I've read basically the same message from multiple sources. I'll be looking for an exit around 1200 on the S&P possibly sometime next week, even if it's only 1190 I'll probably take it. Might be time to join the one or two day play gang for awhile, less market exposure seems appropriate right now.
 
Re: More selling to come?

Some took the 1188 peak today. Very close to 1190. Had weakness this afternoon. I hope Monday is positive for you.
 
Re: More selling to come?

Nordic,

That was a good read from Swenlin. "In fact, the price decline that generated the recent low PBI is relatively small compared to the two previous ones, so it is likely that we will see something completely different from what has happened before." I'm on the outlook for a parabolic big V rebound - especially with leaks of a Fed shock and awe coming.
 
Re: More selling to come?

Some took the 1188 peak today. Very close to 1190. Had weakness this afternoon. I hope Monday is positive for you.

Indeed, I almost pulled the trigger on Friday. We'll see what next week has in store for us. Are you in or out Bquat....target in mind?
 
Re: More selling to come?

Nordic,

That was a good read from Swenlin. "In fact, the price decline that generated the recent low PBI is relatively small compared to the two previous ones, so it is likely that we will see something completely different from what has happened before." I'm on the outlook for a parabolic big V rebound - especially with leaks of a Fed shock and awe coming.

Hey Mr. Birch, that's a big reason I'm hesitant about jumping out of equities. It sounds like the Fed may move on QE3 sooner rather than later...would hate to miss that.
 
Looking for 1100ish

"Squiggle chart shows five waves down from yesterday's peak. Could be a wave (ii) bounce coming then (iii) of (v) should work the market lower toward the 1100 or lower SPX goal."

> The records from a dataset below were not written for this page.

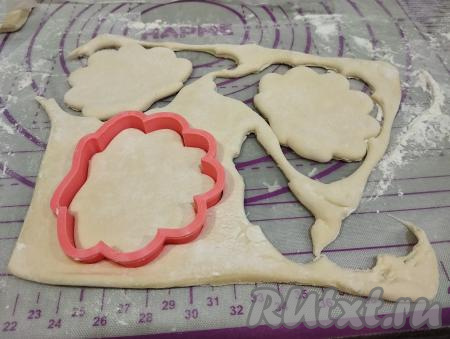Раскатываем тесто скалкой, но не тонко, примерно до толщины 4-5 миллиметров. Формочкой для печенья вырезаем ракушки. У меня из одного пласта получились 4 ракушки. Обрезки теста соединяем, опять раскатываем и ещё вырезаем ракушки. Всего из двух пластов слоёного теста я вырезала 12 ракушек. Я вырезала формочкой размером 8 на 9 сантиметров. Если у вас нет формочек, тогда можно вырезать заготовки ракушек обычной кружкой.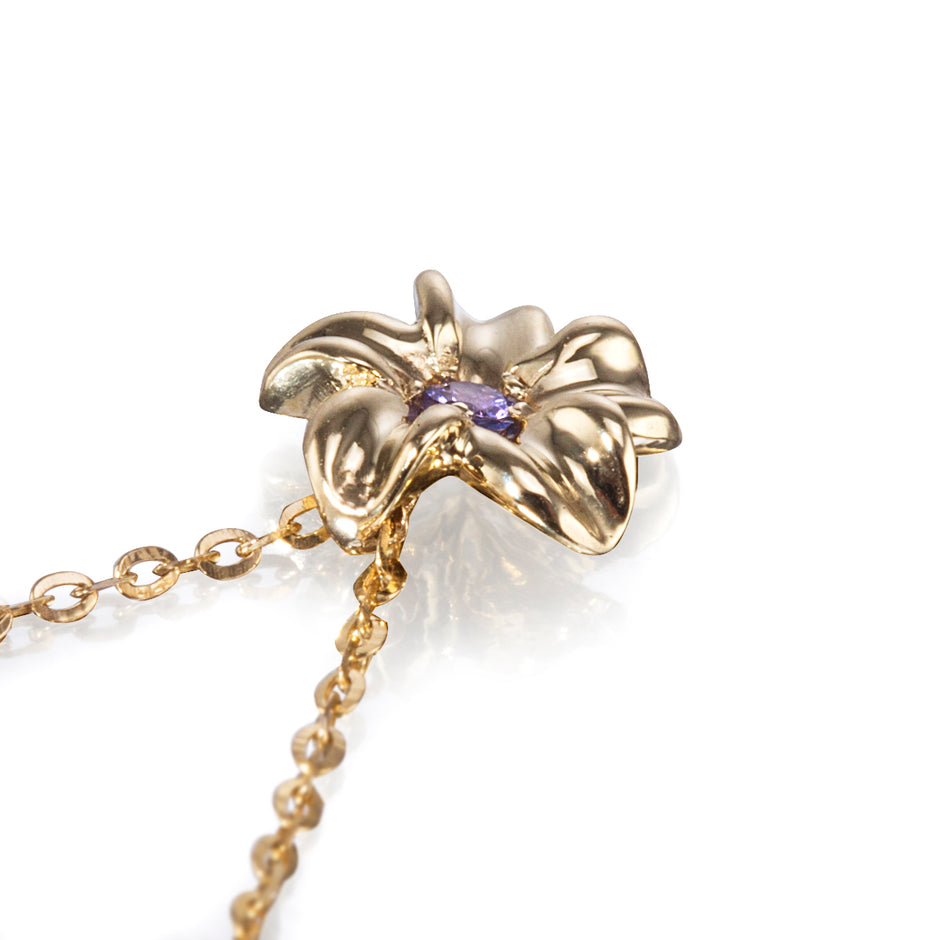 A gold flower-shaped pendant necklace with a small purple gemstone in the center, shown on a clean white background.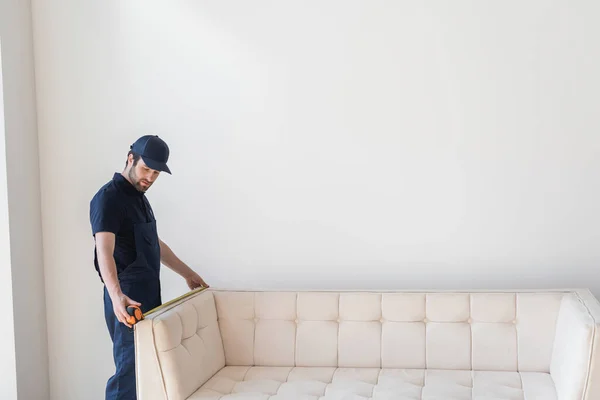 Young mover in cap and overalls measuring couch near white wall — Stock Photo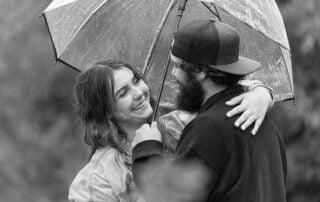 Brylie and Rylie share a laugh under an umbrella during their rainy Edmonton engagement session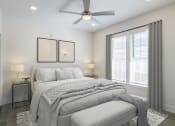 Thumbnail 28 of 46 - a white bedroom with a large bed and a ceiling fan at The Mobile Lofts, Mobile, AL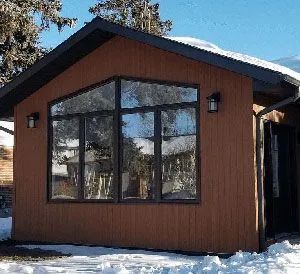 A brown, wood-paneled building with a gabled roof and large, multi-paned windows, surrounded by snow on a sunny day.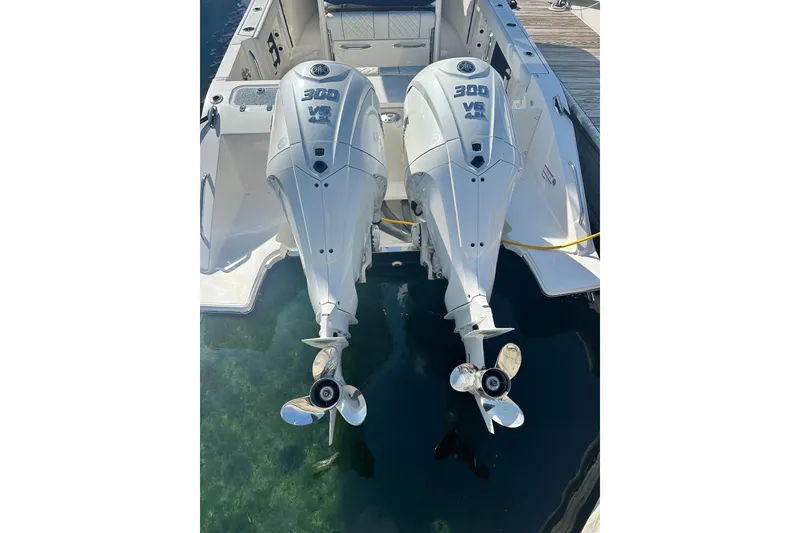 Slide: The Image of 2024 Pursuit S 288 Sport boat with dual 300 V6 outboard engines. - 3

http://4.bp.blogspot.com/-8G_lT_lkK2M/Tk10wm8A4cI/AAAAAAAAJuE/2BYy3_tzbMY/s1600/spx60.png



I managed to miss today's ugliness, and am now looking at possibly jumping back in around the 1100 area on the SPX. At this point, I'm just trying to catch the upwaves of this downtrend. Uptrend identified the 975 area as a possibly entry point, so I have that in mind also. Dollar appears to possibly be forming a bottom before it's next move higher. The market feels like a crapshoot right now, with this kind of volatility there's not much room for error in our timing. Best of luck.
 
Bear rules

"While we just recently had technical confirmation that we are in a bear market, the bear has actually been around since the May 2 top, and the coincidence of price and indicator tops was an early clue that the up trend had stalled and may have been in trouble. Since the price break in August we need to consider overbought indicator tops as being cracks in thin ice."


http://blogs.decisionpoint.com/chart_spotlight/2011/09/bear-market-rules-apply.html



Nothing surprising here, Tom has been talking about this for awhile. Caution warranted going forward.
 
Eurozone trouble

"On the other hand, the crisis is potentially worse this time around because the European Central Bank is much less able to intervene as a lender of last resort than the U.S. Federal Reserve was in 2008."